Continue the concert review about Patterson Hood's album show from the point where it stops.

**Reading passage:**
-------

Patterson Hood 2025
Photo: Jason Thrasher / Big Hassle Media

Patterson Hood Brings ‘Exploding Trees and Airplane Screams’ to Life

Patterson Hood masterfully weaves older solo songs, Drive-By Trucker tunes, and two telling covers into a complete performance of his latest solo album.

Exploding Trees and Airplane Screams
Patterson Hood
ATO
21 February 2025

In the wake of seeing Drive-By Truckers co-founder Patterson Hood play his entire 2025 album, Exploding Trees and Airplane Screams, at the Sellersville Theater in Sellersville, Pennsylvania, I wondered how many complete albums I’ve seen performed live during one concert. In more than 45 years of concert-going, I can only think of two; technically, I didn’t make it through one of them.  

In March 1987 at Temple University in Philadelphia, I saw Hüsker Dü, touring behind their last studio album, Warehouse: Songs and Stories. I read that the show was one for the ages, but I was so sick that night that I did something I rarely do: left a show early. It was a missed opportunity.

Thirty-eight years later (and just two months ago), I met with fellow PopMatters writer Chris Ingalls in Boston, where we saw Pixies member Frank Black perform his second solo album, 1994’s Teenager of the Year, front to back, with the original musicians who recorded it. Black was far chattier-and honestly, more fun-than his Pixies persona, Black Francis, as he told funny stories explaining the autobiographical origins of several songs on Teenager of the Year. It was a masterful performance by Black and his band. 

That brings us to a recent evening in Sellersville, where Patterson Hood and his band the Sensurrounders played a compelling and intimate show encompassing his new album, Exploding Trees and Airplane Screams. Unlike Frank Black, who was performing a much-loved 30-year-old album, Hood faced the challenge of devoting a huge chunk of his show to material that might have been unfamiliar to some fans.

-------

**Supplied entries:**
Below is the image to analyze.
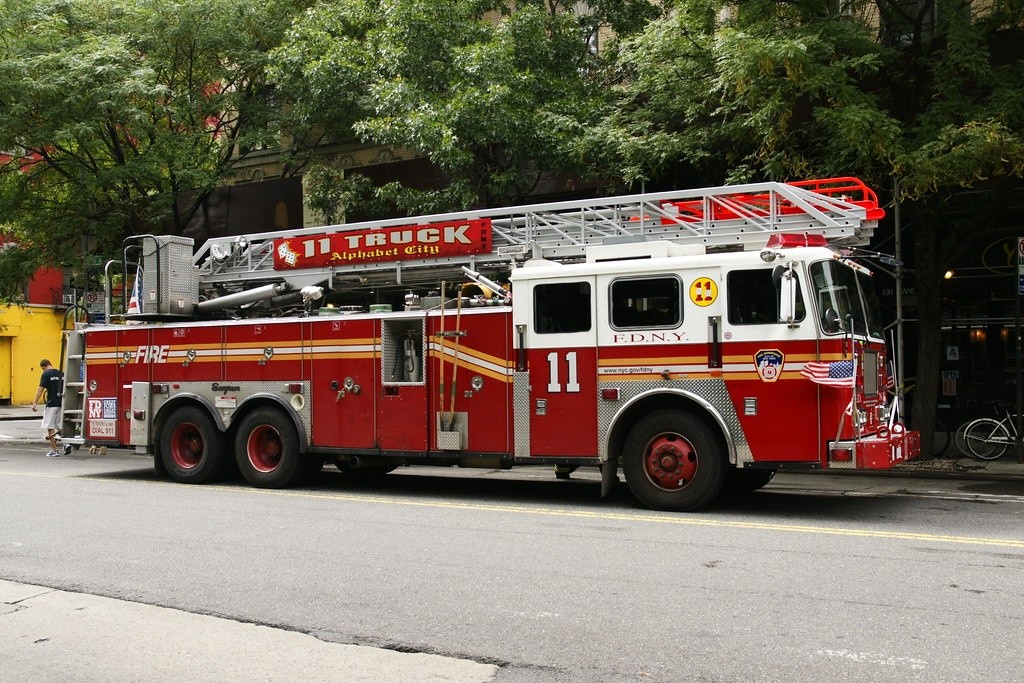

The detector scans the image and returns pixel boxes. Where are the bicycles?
[932,399,1024,460]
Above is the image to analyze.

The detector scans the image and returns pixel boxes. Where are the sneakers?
[46,450,59,456]
[63,444,71,455]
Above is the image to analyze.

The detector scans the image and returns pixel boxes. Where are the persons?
[32,358,71,457]
[88,445,107,455]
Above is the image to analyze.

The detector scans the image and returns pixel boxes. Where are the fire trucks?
[57,169,921,514]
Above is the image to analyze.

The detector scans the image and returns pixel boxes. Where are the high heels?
[100,447,106,455]
[89,446,96,454]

-------

**Answer to the exercise:**
Patterson Hood has described Exploding Trees and Airplane Screams as a memoir-in-song of the first 30 years of his life. After spinning the record just once, I was curious to hear how he would approach the songs in a live setting, since horns, strings, and keyboards surround his introspective lyrics. With each subsequent listen, I became more intrigued by the prospect.

As anyone who has seen Drive-By Truckers over the last 25-plus years knows, the band reliably delivers one of the best rock music shows you’ll likely see anywhere. I put Drive-By Truckers on the same level as Los Lobos, still an incendiary live band (and whose sax player, Steve Berlin, plays on Exploding Trees). However, Exploding Trees and Airplane Screams presents a more subtle, vulnerable, and idiosyncratic side of Patterson Hood, so it was natural to wonder how he would translate that to the stage. 

The answer? Patterson Hood and the Sensurrounders (yes, named after the 1970s-era movie theatre chairs-shaking gimmick introduced in Mark Robson’s 1974 disaster film Earthquake), rose to the occasion with a show that included a shuffled but complete track list from Exploding Trees and Airplane Screams while incorporating other Hood solo tunes, a pair of Drive-By Truckers songs, and two covers that shed additional light on Hood’s childhood and early musical development.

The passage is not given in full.